# Your task
The string "California" may appear in lines of the listing. Report each line where it does.

# Dataset entries

___

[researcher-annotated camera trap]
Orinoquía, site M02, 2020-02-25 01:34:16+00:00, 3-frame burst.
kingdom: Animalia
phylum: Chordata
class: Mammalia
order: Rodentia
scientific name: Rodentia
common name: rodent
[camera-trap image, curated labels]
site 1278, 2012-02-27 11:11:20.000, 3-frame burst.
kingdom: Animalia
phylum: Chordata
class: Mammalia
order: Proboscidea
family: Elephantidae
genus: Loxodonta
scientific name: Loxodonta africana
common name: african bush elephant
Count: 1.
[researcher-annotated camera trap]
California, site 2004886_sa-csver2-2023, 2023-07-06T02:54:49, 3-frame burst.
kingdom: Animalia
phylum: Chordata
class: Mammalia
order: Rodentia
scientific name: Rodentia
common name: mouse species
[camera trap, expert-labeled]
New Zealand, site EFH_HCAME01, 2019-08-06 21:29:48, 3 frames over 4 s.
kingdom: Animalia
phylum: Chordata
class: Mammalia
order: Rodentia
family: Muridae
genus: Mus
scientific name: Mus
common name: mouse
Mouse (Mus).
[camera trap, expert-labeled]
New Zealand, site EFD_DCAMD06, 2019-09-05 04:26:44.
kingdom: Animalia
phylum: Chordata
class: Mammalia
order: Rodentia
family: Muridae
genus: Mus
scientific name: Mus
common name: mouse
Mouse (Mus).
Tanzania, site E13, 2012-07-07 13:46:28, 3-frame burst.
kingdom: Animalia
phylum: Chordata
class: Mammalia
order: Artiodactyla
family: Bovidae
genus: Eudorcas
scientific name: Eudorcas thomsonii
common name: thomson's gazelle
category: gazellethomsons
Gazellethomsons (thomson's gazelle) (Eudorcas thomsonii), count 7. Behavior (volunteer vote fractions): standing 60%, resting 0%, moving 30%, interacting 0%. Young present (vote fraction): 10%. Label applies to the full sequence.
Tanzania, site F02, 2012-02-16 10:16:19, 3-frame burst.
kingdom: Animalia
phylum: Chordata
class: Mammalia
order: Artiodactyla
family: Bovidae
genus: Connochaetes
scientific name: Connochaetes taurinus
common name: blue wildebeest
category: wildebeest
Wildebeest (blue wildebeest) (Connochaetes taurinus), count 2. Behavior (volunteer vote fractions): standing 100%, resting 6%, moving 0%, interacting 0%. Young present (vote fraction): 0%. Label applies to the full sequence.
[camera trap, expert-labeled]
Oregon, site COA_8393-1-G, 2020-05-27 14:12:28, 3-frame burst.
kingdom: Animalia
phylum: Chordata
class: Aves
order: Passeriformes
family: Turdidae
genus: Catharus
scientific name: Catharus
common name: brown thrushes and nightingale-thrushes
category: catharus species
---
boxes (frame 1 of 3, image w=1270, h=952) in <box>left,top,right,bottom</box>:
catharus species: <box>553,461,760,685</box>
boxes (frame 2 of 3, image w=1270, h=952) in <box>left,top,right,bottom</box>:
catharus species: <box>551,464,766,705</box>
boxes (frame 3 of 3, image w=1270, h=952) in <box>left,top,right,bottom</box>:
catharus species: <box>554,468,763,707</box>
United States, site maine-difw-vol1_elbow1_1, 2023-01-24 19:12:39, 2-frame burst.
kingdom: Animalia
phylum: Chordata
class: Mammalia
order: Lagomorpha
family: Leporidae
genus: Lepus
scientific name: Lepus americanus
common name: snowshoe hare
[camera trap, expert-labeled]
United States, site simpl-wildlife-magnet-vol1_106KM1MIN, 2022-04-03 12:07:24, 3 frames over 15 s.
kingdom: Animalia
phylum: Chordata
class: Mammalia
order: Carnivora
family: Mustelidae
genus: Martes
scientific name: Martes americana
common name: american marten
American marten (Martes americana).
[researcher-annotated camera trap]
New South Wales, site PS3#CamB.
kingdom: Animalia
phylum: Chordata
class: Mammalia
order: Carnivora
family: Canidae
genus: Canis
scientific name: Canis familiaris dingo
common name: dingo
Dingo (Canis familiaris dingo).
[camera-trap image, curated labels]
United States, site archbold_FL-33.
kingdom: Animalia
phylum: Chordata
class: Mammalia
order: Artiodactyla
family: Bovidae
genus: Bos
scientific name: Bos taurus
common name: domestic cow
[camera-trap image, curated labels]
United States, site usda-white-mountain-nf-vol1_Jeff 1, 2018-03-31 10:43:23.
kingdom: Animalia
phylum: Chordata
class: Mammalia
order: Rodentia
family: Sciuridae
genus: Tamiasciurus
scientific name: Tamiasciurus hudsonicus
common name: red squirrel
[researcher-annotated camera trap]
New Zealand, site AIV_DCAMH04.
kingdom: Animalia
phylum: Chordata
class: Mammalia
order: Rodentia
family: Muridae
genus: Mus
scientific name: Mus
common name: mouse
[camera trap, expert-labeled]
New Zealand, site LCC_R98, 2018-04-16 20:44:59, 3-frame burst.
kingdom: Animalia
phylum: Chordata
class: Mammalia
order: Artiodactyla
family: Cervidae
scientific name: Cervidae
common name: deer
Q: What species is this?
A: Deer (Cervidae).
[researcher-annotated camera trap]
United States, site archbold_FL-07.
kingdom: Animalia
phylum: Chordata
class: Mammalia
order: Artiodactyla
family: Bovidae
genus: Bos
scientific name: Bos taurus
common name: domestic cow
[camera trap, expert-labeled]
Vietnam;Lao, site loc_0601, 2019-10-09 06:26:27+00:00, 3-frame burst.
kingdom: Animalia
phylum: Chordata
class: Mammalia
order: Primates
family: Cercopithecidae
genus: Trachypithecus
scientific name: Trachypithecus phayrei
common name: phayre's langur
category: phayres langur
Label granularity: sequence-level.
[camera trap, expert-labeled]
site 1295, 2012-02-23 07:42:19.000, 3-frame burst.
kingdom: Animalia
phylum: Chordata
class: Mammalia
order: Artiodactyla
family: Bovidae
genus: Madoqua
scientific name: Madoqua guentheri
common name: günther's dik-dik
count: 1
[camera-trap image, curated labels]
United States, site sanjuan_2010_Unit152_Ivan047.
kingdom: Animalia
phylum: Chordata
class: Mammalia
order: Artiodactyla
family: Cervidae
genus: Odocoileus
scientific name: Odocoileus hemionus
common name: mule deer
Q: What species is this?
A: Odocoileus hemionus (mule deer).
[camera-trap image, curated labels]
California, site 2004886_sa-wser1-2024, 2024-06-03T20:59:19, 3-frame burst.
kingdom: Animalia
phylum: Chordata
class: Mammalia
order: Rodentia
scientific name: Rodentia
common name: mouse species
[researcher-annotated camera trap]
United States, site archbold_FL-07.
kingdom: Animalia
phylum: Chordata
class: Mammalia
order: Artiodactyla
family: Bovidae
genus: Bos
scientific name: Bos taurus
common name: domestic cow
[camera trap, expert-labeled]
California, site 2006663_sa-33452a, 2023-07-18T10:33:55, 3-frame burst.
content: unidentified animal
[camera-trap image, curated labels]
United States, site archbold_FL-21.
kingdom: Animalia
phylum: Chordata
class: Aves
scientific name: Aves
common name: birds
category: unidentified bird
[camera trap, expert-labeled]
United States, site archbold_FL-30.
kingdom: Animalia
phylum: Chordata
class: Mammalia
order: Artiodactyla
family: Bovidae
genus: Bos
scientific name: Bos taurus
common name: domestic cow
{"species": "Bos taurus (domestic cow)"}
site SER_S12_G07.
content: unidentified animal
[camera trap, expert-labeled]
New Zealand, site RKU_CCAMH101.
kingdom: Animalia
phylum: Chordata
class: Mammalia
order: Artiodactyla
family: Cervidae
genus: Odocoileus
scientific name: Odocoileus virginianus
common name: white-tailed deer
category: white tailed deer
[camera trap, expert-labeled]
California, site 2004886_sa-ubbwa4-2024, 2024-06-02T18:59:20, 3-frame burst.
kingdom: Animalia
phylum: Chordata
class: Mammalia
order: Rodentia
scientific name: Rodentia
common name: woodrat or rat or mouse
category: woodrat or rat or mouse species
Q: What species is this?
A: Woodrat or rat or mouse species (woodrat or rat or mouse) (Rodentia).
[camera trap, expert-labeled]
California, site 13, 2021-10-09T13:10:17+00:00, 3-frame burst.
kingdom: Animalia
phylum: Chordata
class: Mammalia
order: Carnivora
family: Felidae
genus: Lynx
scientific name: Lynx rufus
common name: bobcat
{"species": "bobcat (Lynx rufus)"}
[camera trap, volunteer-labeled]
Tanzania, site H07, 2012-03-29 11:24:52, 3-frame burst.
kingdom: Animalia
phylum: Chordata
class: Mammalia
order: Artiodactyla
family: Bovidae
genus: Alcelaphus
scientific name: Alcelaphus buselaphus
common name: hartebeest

___

# Task output
California, site 2004886_sa-csver2-2023, 2023-07-06T02:54:49, 3-frame burst.
California, site 2004886_sa-wser1-2024, 2024-06-03T20:59:19, 3-frame burst.
California, site 2006663_sa-33452a, 2023-07-18T10:33:55, 3-frame burst.
California, site 2004886_sa-ubbwa4-2024, 2024-06-02T18:59:20, 3-frame burst.
California, site 13, 2021-10-09T13:10:17+00:00, 3-frame burst.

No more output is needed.